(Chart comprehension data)
=== Begin Enclosure ===
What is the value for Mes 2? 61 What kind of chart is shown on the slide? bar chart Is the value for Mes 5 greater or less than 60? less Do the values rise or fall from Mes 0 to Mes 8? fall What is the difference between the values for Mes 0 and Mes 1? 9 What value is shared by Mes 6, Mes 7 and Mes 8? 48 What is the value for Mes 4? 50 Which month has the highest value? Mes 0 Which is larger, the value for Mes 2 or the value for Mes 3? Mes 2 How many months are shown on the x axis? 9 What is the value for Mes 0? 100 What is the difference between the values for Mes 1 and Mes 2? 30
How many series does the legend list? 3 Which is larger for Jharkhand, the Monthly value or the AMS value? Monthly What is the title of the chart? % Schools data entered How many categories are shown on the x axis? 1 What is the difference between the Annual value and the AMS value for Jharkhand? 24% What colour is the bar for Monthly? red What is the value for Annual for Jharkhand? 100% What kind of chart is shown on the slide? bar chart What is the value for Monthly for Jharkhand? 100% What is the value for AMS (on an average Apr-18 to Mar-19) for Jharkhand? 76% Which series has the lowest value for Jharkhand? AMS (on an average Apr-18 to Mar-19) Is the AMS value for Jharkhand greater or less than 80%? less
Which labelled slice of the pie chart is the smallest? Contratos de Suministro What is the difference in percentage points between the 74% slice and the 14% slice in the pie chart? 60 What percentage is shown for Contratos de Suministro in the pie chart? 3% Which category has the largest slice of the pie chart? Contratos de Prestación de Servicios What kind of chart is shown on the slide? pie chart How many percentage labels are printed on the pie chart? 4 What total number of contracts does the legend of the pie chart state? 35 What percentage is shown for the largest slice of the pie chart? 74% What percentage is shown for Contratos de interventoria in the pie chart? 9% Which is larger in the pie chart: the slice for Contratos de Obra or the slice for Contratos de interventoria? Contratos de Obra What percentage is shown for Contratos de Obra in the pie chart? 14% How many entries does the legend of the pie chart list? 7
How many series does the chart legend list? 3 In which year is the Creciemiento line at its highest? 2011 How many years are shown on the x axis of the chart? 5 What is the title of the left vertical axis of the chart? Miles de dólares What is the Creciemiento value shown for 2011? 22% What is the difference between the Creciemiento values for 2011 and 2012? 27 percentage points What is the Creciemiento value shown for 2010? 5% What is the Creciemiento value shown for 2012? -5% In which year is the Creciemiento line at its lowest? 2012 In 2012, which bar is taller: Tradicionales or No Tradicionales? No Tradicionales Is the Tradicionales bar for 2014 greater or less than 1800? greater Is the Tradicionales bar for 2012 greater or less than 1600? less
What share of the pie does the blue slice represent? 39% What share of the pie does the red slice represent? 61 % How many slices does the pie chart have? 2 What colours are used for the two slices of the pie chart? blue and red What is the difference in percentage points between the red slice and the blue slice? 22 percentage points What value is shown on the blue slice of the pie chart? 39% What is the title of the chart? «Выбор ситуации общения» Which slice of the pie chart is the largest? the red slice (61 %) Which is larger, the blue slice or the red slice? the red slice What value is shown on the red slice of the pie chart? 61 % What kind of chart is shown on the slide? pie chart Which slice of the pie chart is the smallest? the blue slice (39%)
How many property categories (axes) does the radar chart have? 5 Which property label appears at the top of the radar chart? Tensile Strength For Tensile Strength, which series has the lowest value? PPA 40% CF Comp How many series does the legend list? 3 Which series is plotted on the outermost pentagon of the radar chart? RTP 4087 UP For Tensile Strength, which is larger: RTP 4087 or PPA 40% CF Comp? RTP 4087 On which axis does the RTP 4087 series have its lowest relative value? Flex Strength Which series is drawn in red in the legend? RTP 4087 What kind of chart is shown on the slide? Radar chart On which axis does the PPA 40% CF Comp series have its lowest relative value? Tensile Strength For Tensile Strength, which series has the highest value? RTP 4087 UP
=== End Enclosure ===
> **DIRECTIONS**:
Count the lines of the records above that contain the word "Suministro". Give only the number.

> **ANSWER FOR THE TASK**:
1